I try to read several books on management each year (I’m an academic administrator), usually picking up a few things from the bargain bins of the bookstores I enjoy haunting. This summer I read “Inside Drucker’s Brain,” a collection of Peter Drucker’s principles by Jeffrey A. Krames, who also wrote a similar book on Jack Welch (of GE fame). The book was a helpful reminder of the scope of Drucker’s thinking and his place in the history of strategic thinking about management. I know that Drucker has fallen out of favor in many circles, but having cut my teeth within a family business, where I learned a great deal about the benefits of both practicality and the ascription of dignity to one’s fellow workers, I find much of Drucker to be useful. “The Effective Leader” had a great influence on me in terms of serving in administrative roles. “Inside” was a very good distillation that may be read on a flight or on breaks between meetings.
Having said that, I picked up “Inside” again after letting it sit for a month or so to shelve it and started flipping through it again when something struck me: there was virtually no mention of Drucker’s faith as a foundational principle of his thoughts. When one reads a line like this one, “Drucker . . . was the first to view workers as a company’s greatest assetnot a costas had been the prevailing wisdom before him” (42-43), that implicit faith element just jumps out: the shared humanity of fellow persons should not be ignored. As Krames continues, “Drucker inserted dignity into the managerial equation from the beginning . . . and never wavered” (82). The only place where Drucker’s faith is tangentially addressed is in the section on Drucker’s early works that ran contrary to the emerging Nazism of the 1930s. Drucker was not afraid to call “evil” by its name.

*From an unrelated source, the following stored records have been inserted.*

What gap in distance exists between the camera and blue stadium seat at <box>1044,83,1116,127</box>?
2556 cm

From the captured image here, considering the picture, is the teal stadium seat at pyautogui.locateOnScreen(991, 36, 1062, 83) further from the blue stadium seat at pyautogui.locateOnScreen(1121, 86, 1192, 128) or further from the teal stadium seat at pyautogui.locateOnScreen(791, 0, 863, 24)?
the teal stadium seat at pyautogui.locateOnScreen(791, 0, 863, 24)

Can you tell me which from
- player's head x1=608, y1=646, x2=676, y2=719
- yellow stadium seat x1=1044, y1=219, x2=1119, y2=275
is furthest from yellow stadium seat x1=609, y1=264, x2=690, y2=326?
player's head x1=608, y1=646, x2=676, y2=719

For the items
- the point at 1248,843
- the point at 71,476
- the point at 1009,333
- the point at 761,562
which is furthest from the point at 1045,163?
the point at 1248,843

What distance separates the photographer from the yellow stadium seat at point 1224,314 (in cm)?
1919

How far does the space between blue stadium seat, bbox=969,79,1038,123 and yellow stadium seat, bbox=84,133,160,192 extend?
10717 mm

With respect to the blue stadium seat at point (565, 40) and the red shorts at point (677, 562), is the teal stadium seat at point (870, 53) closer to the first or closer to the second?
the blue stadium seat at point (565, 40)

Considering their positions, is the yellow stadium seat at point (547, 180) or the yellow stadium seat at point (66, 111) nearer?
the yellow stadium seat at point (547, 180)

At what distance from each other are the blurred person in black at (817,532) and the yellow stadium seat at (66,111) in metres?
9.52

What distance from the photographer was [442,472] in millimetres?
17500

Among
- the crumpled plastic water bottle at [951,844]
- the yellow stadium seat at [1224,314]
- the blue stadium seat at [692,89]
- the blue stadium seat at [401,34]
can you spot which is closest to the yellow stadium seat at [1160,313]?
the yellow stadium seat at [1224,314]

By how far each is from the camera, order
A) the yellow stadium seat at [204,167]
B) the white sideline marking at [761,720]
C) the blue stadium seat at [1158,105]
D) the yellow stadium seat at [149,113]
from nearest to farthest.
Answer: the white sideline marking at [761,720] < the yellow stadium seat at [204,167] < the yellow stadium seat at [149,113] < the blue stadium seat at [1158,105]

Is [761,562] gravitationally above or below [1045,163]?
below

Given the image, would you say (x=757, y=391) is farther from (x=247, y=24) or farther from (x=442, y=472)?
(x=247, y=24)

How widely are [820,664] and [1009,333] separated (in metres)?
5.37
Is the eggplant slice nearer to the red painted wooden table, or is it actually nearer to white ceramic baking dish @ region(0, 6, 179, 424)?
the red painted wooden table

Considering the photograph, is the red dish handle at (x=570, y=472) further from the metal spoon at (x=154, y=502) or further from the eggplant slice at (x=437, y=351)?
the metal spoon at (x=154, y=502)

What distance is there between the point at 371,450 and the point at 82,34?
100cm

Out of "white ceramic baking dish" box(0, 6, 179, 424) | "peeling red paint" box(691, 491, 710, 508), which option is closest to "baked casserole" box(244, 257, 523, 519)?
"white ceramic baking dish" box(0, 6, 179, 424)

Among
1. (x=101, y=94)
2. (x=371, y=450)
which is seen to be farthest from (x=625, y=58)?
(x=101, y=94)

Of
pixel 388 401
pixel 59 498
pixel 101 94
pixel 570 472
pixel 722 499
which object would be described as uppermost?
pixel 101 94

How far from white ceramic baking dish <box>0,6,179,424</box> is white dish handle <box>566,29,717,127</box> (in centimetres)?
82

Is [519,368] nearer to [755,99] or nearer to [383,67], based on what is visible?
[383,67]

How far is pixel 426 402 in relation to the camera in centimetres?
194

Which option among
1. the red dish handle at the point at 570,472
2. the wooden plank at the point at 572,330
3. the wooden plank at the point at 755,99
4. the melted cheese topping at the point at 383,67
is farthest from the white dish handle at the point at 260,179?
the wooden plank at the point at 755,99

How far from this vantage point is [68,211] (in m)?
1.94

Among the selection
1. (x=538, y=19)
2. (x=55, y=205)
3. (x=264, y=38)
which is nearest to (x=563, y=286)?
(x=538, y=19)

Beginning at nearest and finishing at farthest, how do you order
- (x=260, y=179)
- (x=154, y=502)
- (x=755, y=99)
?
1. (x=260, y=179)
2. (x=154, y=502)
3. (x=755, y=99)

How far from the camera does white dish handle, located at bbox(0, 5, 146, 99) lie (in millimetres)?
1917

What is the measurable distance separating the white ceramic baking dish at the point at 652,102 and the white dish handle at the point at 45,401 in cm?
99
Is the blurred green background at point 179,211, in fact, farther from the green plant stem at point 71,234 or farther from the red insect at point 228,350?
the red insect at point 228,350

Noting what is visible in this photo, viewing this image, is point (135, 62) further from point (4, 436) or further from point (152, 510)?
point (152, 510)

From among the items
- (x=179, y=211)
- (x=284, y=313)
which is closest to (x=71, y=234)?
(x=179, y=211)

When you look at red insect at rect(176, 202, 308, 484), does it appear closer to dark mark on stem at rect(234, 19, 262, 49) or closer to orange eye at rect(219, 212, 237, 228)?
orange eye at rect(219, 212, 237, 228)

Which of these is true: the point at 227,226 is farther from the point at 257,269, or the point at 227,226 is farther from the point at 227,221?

The elision of the faith elements of a man’s life and work is one of the cardinal sins of omission by the academic and business worlds, where the Christian Intellectual Tradition is treated as implicit at best and embarrassing at worst. I’m not saying that we need to crank out fresh hagiography, but if someone wants to understand a thinker like Drucker, it is not possible to be honest and omit what was not a “Sunday morning faith” for the man but rather an all-encompassing system that drove much of his passion for people and institutions as a whole. Indeed, Drucker mentored, of all people, Rick Warren and Peter Steinfels’ obituary for Drucker in the New York Times asks, almost literally, why hardly anyone ever talks about Drucker’s faith. My point is not that we turn Drucker into some sort of theologian, per se, but rather that we don’t forget the theological principles that influenced his work.

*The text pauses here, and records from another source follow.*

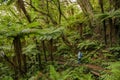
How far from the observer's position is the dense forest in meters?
7.24

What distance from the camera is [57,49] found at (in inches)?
484

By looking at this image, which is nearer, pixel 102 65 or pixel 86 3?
pixel 102 65

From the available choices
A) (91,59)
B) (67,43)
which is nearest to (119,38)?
(91,59)

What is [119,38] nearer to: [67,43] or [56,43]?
[67,43]

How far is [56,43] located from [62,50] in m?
1.24

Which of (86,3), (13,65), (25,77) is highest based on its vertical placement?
(86,3)

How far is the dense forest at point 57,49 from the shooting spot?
23.8 feet

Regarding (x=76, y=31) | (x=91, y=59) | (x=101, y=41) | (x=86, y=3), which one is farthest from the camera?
(x=76, y=31)

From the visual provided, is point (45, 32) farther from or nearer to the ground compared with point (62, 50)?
farther from the ground

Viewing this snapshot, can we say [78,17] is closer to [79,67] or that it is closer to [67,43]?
[67,43]

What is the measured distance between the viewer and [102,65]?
822 cm

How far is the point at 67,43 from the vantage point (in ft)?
37.4

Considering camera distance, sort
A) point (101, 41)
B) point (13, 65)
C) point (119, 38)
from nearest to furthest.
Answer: point (13, 65) → point (119, 38) → point (101, 41)

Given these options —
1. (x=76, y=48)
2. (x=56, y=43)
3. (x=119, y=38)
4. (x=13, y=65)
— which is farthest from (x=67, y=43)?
(x=13, y=65)
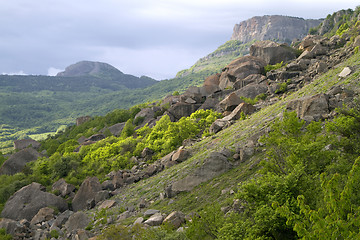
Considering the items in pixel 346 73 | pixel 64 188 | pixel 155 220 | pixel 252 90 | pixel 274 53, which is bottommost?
pixel 64 188

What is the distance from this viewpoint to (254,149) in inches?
1062

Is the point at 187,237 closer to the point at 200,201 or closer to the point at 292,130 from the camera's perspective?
the point at 200,201

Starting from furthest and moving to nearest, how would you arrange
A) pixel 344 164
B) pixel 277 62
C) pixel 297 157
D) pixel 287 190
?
pixel 277 62
pixel 297 157
pixel 344 164
pixel 287 190

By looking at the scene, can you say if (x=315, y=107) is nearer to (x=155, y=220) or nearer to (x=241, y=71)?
(x=155, y=220)

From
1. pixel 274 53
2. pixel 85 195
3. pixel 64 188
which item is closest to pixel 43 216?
pixel 85 195

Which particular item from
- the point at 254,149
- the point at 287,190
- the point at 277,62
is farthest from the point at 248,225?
the point at 277,62

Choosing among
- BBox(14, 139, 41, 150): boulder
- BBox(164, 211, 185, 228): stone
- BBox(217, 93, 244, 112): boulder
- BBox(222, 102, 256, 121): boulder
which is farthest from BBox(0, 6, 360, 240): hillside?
BBox(14, 139, 41, 150): boulder

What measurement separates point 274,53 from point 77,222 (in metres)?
58.6

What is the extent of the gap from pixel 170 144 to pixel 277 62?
36959 mm

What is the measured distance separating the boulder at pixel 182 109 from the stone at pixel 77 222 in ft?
122

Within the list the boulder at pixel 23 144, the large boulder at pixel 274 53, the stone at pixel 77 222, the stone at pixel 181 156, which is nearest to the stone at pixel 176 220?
the stone at pixel 77 222

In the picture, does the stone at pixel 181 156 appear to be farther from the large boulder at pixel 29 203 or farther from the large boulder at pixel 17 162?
the large boulder at pixel 17 162

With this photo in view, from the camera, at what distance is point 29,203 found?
3894cm

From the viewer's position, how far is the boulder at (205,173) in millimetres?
26625
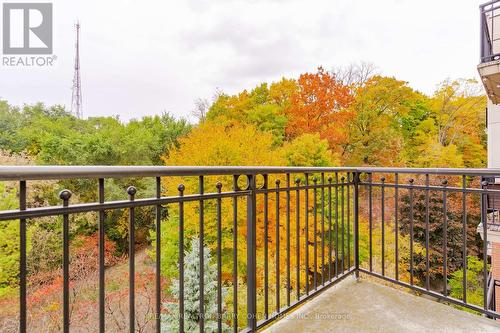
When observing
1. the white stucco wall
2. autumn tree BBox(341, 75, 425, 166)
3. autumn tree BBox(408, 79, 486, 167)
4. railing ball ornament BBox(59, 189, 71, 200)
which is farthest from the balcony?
autumn tree BBox(408, 79, 486, 167)

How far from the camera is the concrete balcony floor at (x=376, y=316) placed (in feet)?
5.74

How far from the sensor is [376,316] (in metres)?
1.89

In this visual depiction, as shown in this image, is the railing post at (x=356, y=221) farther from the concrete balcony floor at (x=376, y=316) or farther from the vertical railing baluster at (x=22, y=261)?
the vertical railing baluster at (x=22, y=261)

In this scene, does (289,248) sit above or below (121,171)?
below

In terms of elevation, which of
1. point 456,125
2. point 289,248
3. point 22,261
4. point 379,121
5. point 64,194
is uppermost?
point 379,121

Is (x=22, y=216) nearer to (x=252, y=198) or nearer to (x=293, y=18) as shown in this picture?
(x=252, y=198)

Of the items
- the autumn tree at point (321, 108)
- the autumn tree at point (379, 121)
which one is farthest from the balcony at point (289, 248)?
the autumn tree at point (379, 121)

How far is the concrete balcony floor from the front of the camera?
1749 millimetres

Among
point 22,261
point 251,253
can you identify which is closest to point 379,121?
point 251,253

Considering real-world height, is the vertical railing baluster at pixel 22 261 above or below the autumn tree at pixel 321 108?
below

This reminds me of my own experience with T. S. Eliot. I had high school course that taught “The Love Song of J. Alfred Prufrock.” Same thing in college. In graduate school, we did “The Wasteland” and much of his other poetry. A second grad school course on the American Modernists pretty much taught Eliot as the shimmering incarnation of the ennui of the 1920s. This was the first time a professor made an off-hand comment about “Eliot’s later poetry being a bit trite as he became cougha Christian.” I remember sitting up in my desk and thinking, “A what!?” before finding a biography that afternoon and discovering poems like the “Four Quartets.” What’s next, I wondered, will I find out that John Donne was a pastor or something? (note: I’m being sarcastic! ;-)
There is a difference between an ellipsis and elision. An ellipsis drops out a phrase or a clause within a sentence that is not necessary for the accurate understanding of the sentence. Elision obliterates a meaningful unit, changing the understanding altogether. Omitting a man’s faith and his participation in the great Christian Intellectual Tradition may not change the meaning of that man’s life for someone who is a secularist, but it does elide the truth from posterity. And we are the weaker for such acts of obliteration.